Were the Swiss Banks so Different?

Moral relativism is an insult to tyrrany's victims

Recently, newspapers in major cities around the world published the names of holders of Swiss bank accounts inactive since World War II.

This was part of the Swiss government's effort to restore its reputation for its role as bankers of the Nazis' laundered money and holders of deposits fleeing the Nazis that the Swiss have not returned to their owners or heirs.

The names on the list evoked that dull, inescapable ache that comes particularly to Jews of European origin, at the sound of the bell tolling. "Goldstein, Berek - Warsaw; Levy, Klara - Dantzig; Halff, Robert and Andre and Bertrand and Bruno and Liliane and Marie-Claire - Paris."

I wonder, how did Berek Goldstein get the family's money into Switzerland? Did any of the Halffs survive? What did they know at the end? There go I, but for the luck of being born in Britain. There went my grandmother's family and cousins I never knew.

But the hostility to Switzerland and the moral opprobrium we are now dishing out to that country has problematic aspects. At the very least, it is an exercise in moral relativism, and surely to heavens, that insult to tyranny's victims must stop.

The background is clear. The Germans had some gold, but were scrambling for cash, war being expensive. They could only sell gold to neutral countries, which meant Switzerland, Portugal, and Sweden. Some of that gold belonged to the German Reich, some of it was looted from countries the Germans occupied and some expropriated, largely from Jews in both Germany and occupied countries.

Unfortunately when such terrifying practices as extracting gold from teeth, possibly of Robert Halff and his family, were in full swing, the Germans did not mark the resulting gold bars with their awful provenance.

I don't doubt that the Swiss were unaware of the details of the Holocaust and knew as little as anyone else about the death camps.

On the other hand, anyone dealing with the Nazis during that period would have known that some of their money was looted, just as anyone dealing with Al Capone would have known that all his bank deposits were not legitimately acquired.

In that sense the Swiss put themselves in the position of potential receivers of stolen goods, much as one does when tapped on the shoulder and "Psst...," offered a brand-new Chanel outfit or genuine Rolex watch for half price. The question then becomes, should the Swiss have dealt with the Nazis at all?

Every country that wishes to stay neutral in a belligerent or morally reprehensive situation faces this question.

Switzerland was surrounded by countries under German occupation. Those of us far away from conflicts or nasty regimes can simply stick our tongues out at them. Once in a while, we restrict trade or decide not to sell some technology or arms, but on the whole we prefer not to know too much.
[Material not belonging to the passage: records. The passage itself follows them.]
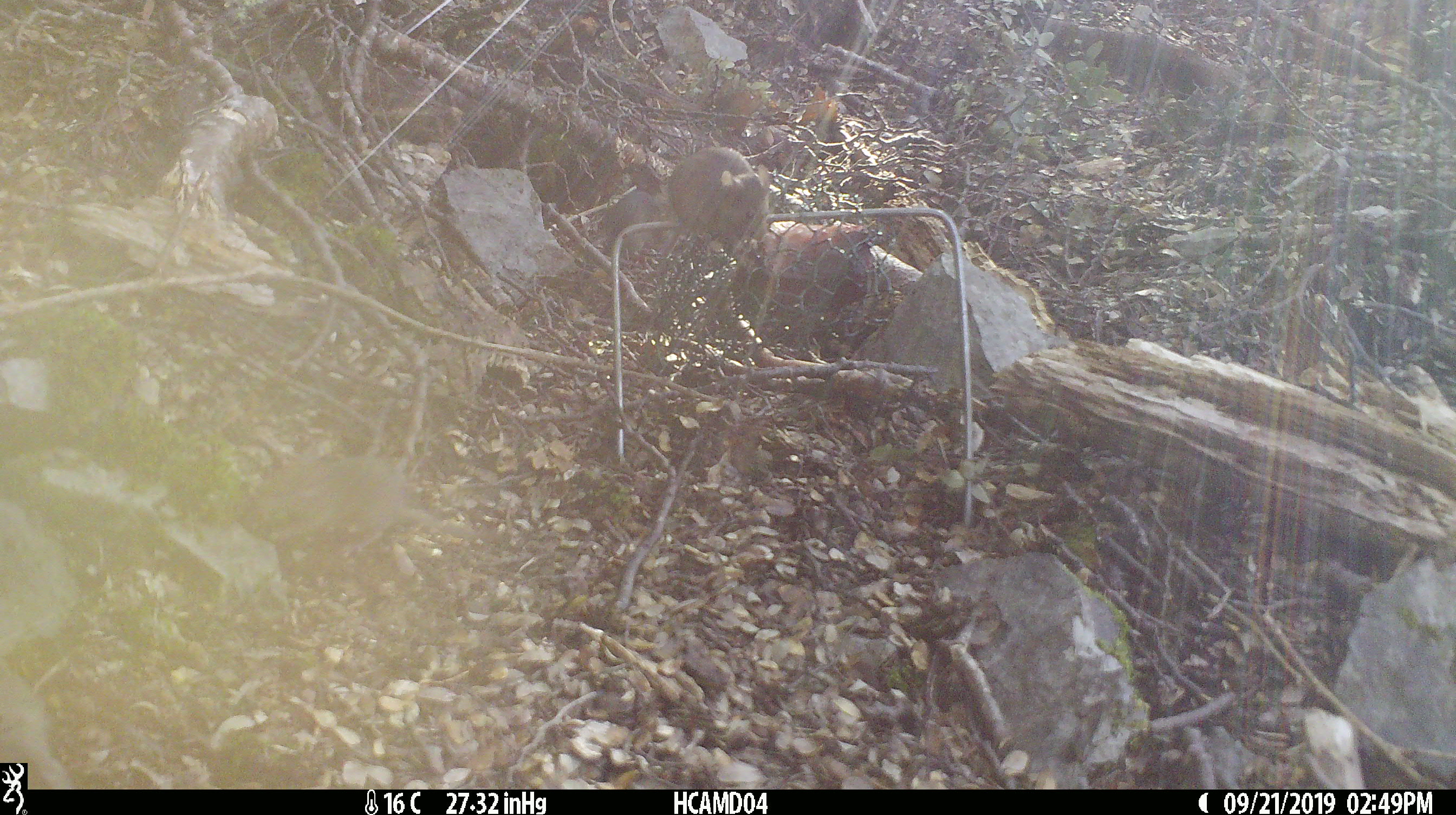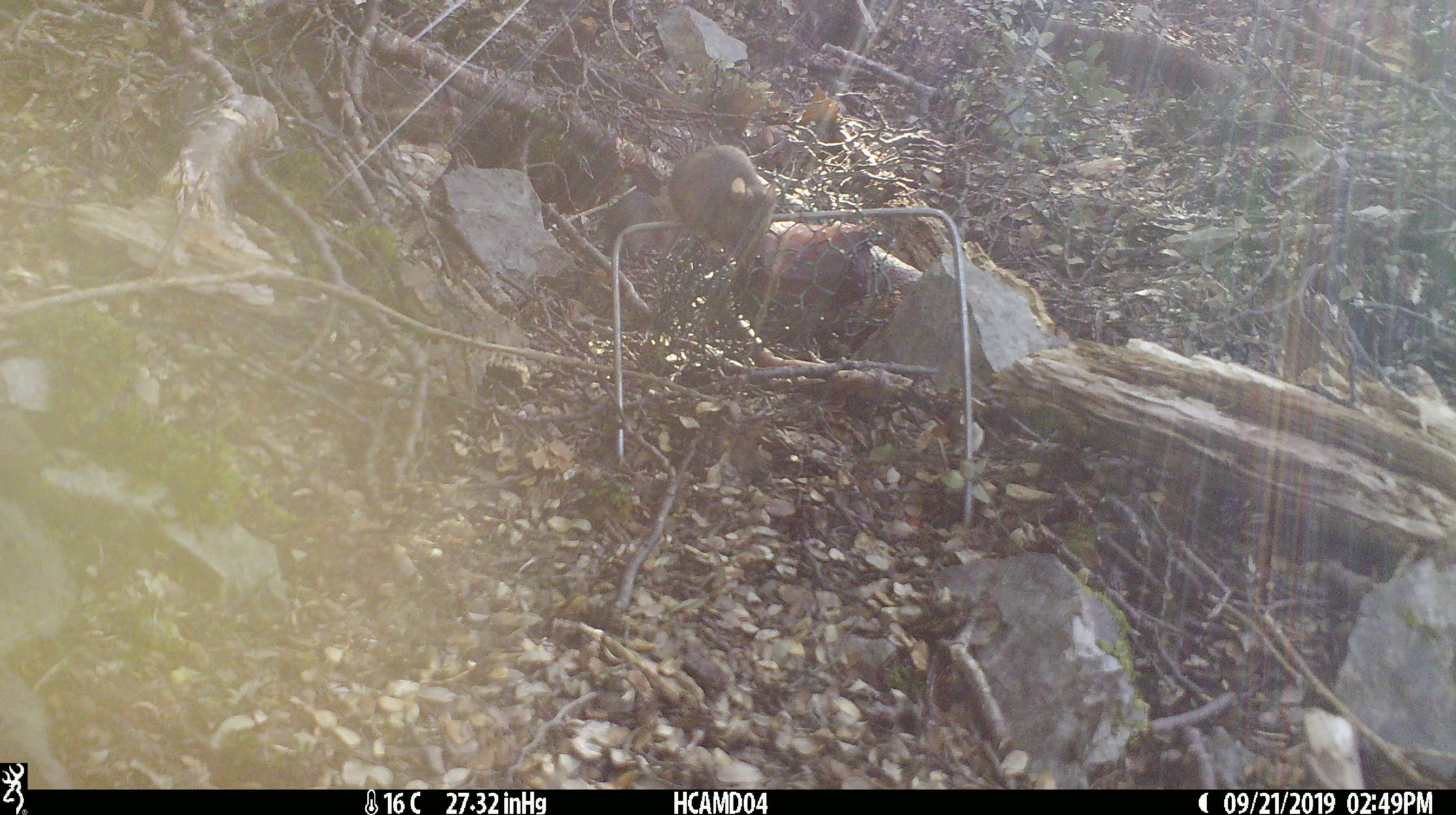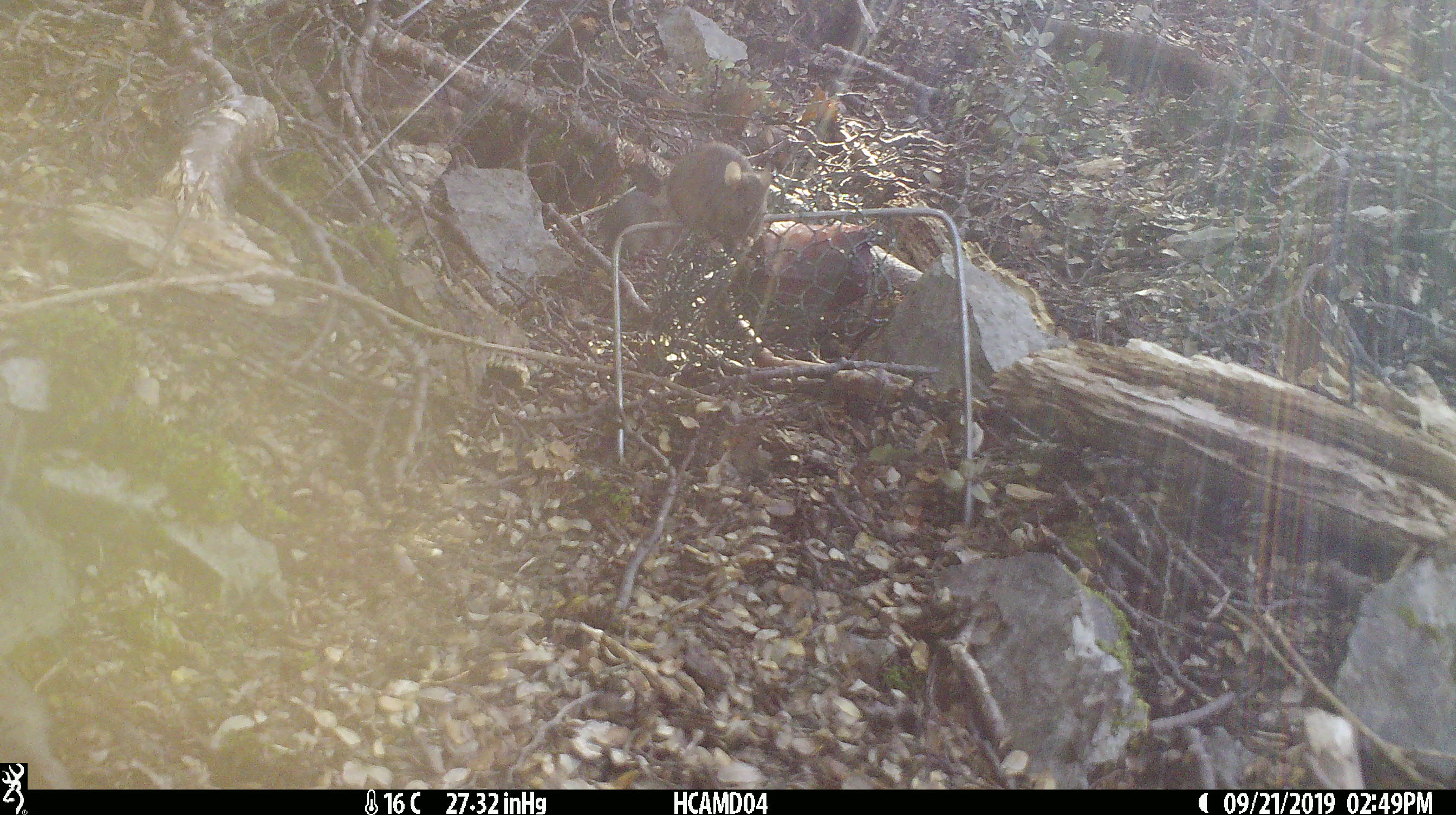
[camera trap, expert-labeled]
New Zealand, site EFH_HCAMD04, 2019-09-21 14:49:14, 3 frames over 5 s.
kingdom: Animalia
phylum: Chordata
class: Mammalia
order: Rodentia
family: Muridae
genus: Mus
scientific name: Mus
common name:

Has Canada stopped selling wheat to China after its extermination of hundreds of thousands of Tibetans? The contintent of Africa has been awash in blood for 50 years, while the West traded and subsidized its murderers.

Probably only Stalin can rival Hitler for murderous brutality, but no moral precepts stopped the West from dealing with Stalin when he exiled and murdered the Volga Germans or the Don Cossacks. When we sold wheat to the Soviet Union on credit, we never attempted to work out what portion of repayment came from the property of Gulag inhabitants.

Canada has now established a probe, headed by a Carleton University "financial historian" into our role in laundering Nazi gold. Our Bank of Canada might have swapped some dirty Portuguese gold for nice, clean Canadian gold. Even as this inquiry goes on, Canada not only trades with Cuba but positively juts out its chin with pride at dealing in property looted from Americans. Castro is no Hitler, but Fidel's concentration camps are no joy, either.

Banking laws vary. After 10 years of inactivity, a Swiss account is declared dormant until the depositor or heirs reactivate it. In Canada, Israel, or America, the state grabs dormant accounts.

The Swiss would have been better off to have established a fund for Holocaust victims long ago from such dormant accounts. But are the Swiss really so different from anyone else?

The key to all this is that most people try to do business as usual. They don't feel duty-bound to determine whether or not a garment was made by child labor in the Philippines or in India.

I'll bet that between 1946 and 1948 one could find a number of people in Central and Eastern Europe who, sensing an Iron Curtain descending, put their money into banks in the free West. Some of them were able to squeeze under that descending curtain and follow their money. But many more were trapped, and ended up in gulags. Who cares a fig about their dormant accounts?

None of this is right, and I'm not trying to whitewash the Swiss, only to say they are no different from anyone else.

* Barbara Amiel is a columnist for Maclean's, the Canadian weekly newsmagazine from which this article was excerpted.